2. Oncolytic Viruses for Thoracic Cancers

Currently, there are numerous agents receiving attention as a potential viral immunotherapy for thoracic cancers. A few of these include the vesicular stomatitis virus (VSV), measles virus (MV), vaccinia virus (VV), and adenovirus (Ad) (Table 1). A small number of these viruses have made it into the clinic (Table 2) where they are being tested in conjunction with various other drugs to see how they can improve outcomes for patients with incurable thoracic cancers. Reovirus is one of the few trials that has been published in patients with NSCLC. This phase II trial combined reovirus with standard chemotherapy in patients with activation of the epidermal growth factor pathway. This patient population was chosen as the oncolytic activity of reovirus depends upon signaling through the Kras pathway and inhibition of protein kinase to double-stranded RNA (PKR) [5]. The objective response rate was 31%, which is higher than what is expected with chemotherapy alone; however, the lack of a comparator arm limits any conclusions that could be drawn from this trial [13]. These results do align with preclinical data suggesting that reovirus is synergistic in combination with chemotherapy for NSCLC [14].

Table 1

Oncolytic viruses that have been studied in thoracic cancers.
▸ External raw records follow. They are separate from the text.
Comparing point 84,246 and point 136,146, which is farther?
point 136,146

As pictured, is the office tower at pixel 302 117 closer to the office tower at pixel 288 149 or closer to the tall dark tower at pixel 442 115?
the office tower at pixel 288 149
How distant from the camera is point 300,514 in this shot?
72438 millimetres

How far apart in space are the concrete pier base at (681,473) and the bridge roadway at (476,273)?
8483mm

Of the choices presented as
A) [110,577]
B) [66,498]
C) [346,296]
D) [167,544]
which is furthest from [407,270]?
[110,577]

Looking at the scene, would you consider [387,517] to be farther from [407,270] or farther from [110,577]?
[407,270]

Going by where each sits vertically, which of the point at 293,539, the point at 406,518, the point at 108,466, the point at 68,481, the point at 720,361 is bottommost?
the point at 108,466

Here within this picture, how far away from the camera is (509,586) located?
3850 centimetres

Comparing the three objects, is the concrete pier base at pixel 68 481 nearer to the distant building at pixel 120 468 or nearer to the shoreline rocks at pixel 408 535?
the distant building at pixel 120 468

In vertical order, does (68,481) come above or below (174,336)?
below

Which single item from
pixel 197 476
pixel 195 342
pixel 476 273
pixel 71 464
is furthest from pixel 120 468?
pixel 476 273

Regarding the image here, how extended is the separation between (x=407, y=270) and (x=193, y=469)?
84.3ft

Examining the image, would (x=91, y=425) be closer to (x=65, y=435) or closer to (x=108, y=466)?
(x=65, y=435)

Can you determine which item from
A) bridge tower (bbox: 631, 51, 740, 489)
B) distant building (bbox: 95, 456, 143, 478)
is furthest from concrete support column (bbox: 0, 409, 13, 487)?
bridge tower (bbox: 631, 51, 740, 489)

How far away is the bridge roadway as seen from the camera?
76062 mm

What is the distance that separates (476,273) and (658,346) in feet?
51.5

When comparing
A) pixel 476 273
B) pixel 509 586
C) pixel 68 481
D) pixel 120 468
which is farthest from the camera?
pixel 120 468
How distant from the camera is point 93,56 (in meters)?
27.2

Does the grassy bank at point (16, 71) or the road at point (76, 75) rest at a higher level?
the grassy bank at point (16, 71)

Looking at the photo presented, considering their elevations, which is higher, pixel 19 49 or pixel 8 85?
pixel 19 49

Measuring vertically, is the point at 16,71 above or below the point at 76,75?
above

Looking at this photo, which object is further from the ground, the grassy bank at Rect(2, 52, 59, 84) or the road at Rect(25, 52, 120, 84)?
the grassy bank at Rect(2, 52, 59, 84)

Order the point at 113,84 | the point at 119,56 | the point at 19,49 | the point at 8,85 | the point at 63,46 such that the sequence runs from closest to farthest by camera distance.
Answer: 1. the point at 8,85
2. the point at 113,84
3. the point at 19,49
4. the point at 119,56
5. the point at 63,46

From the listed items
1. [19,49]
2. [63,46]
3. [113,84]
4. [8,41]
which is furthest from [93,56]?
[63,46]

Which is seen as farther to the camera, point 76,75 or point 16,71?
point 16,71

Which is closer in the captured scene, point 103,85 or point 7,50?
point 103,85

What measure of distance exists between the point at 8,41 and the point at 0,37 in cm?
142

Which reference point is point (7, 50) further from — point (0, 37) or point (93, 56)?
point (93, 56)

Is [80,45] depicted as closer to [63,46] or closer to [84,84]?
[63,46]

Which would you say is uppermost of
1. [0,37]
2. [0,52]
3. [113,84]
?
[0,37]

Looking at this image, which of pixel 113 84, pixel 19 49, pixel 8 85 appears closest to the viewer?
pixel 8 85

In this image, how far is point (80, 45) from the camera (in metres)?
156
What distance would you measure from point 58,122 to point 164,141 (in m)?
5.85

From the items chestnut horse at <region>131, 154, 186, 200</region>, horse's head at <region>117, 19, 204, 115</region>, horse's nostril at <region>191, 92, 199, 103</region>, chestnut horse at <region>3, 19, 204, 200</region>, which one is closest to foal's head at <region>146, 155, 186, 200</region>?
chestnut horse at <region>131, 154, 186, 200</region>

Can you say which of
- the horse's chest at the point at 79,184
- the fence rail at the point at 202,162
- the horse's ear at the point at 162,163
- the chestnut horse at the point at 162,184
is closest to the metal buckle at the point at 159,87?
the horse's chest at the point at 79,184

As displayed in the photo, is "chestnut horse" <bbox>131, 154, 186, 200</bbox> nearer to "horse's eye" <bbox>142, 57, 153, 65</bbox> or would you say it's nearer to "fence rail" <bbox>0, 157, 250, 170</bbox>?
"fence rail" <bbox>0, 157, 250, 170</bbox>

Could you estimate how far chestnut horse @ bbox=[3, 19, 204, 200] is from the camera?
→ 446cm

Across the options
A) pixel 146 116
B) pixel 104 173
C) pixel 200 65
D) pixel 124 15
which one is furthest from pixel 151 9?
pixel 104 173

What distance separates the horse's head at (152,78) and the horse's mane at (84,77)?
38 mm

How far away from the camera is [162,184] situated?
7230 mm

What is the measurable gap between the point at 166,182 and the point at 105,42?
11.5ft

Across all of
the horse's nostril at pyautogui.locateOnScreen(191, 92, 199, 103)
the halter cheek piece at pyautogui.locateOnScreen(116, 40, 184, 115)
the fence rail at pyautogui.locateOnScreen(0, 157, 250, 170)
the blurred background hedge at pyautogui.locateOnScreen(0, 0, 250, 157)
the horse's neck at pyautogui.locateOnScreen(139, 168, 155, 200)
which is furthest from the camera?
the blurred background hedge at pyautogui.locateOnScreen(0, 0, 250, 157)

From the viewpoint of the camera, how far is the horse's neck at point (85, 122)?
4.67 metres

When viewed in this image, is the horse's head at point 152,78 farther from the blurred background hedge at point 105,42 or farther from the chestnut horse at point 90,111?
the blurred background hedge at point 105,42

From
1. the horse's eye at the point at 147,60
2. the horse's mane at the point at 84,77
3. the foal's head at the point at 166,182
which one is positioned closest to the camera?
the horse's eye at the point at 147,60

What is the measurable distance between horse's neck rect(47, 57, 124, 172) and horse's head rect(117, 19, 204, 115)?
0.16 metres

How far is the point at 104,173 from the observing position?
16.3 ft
Oncolytic Virus	Disease	Immune Mechanism Studied	Phase of Development	Author/Year/Journal
Adenovirus	NSCLC	N/A	Pre-Clinical Data: Nude Mice	Zhang, J.-F., et al., 2010. [19].
	NSCLC	Neoantigen Specific Response; Checkpoint-Inhibitors; CD8+ Tumor Infiltration	Pre-Clinical Data: Immune Competent Mice, CD8+ Depleted Mice	Woller, N., et al., 2015. [20].
	MPM	N/A	Pre-Clinical Data: Athymic Mice	Kubo, S., et al., 2010. [21].
Cocksackie B3 Virus	NSCLC	Immunogenic Cell Death	Pre-Clinical Data: Immune Competent Mice	Miyamoto, S. et al., 2012. [22].
Herpes Simplex Virus	NSCLC	N/A	Pre-Clinical Data: Murine Lung Cancer Model	Goodwin et al., 2012. [23].
	NSCLC	N/A	Pre-Clinical Data: In Vitro Work	Li, J.-M., et al., 2013. [24].
	MPM	N/A	Pre-Clinical Data: Athymic Mice	Adusumilli, P.S., et al. 2006 [25].
Measles Virus	MPM	DC Maturation; CD8+ Priming	Pre-Clinical Data: In Vitro Work	Gauvrit, A., et al., 2008. [26].
	MPM	Innate Immune Infiltration by Macrophages/Monocytes	Pre-Clinical Data: Athymic Mice	Li, H., et al., 2010. [17].
	NSCLC	N/A	Pre-Clinical Data: Nude Mice	Patel, M.R., et al., 2014. [27].
Newcastle Disease Virus	NSCLC	N/A	Pre-Clinical Data: In Vitro Work	Meng, G., et al., 2014. [28].
	NSCLC	N/A	Pre-Clinical Data: In Vitro Work	Fu, F., et al., 2011. [29].
Reovirus	NSCLC	N/A	Phase I Clinical Trial w/Paclitaxel and Carboplatin	Villalona-Calero, M.A., et al., 2016. [13].
	NSCLC	N/A	Pre-Clinical Data: In Vitro Work	Sei, S., et al., 2009. [14].
	NSCLC	Cytokine Induction	Pre-Clinical Data: Mice Models	Campion, C.A., et al., 2016. [30].
	NSCLC	Increased Antigen Presentation	Pre-Clinical Mouse Model	Gujar, S.A., et al., 2010 [31].
Vaccinia Virus	NSCLC	Cytokine Expression and CD8+ Tumor Infiltration	Pre-Clinical Data: Immune Competent Mice	Wang, L.-C.S., et al., 2011. [15].
	MPM	N/A	Pre-Clinical Data: Immune Competent Mice	Acuna, S.A., et al., 2014. [32].
	MPM	N/A	Pre-Clinical Data: Athymic Mice	Belin, L.J., et al., 2013. [33].
	MPM	N/A	Pre-Clinical Data: Athymic Mice	Kelly, K.J., et al., 2008. [34].
Vesicular Stomatitis Virus	NSCLC	CD8+ Infiltration, TILs, PDL-1 Expression	Pre-Clinical Data: Immune Competent Mice	Patel et al., 2015. [8].
	MPM	Interferon Response	Pre-Clinical Data: SCID Mice	Saloura, V., et al., 2010. [9].
	MPM	CD8+ T Cell and NK Cell Infiltration	Pre-Clinical Data: Immune Competent Mice	Willmon, C.L., et al., 2009. [16].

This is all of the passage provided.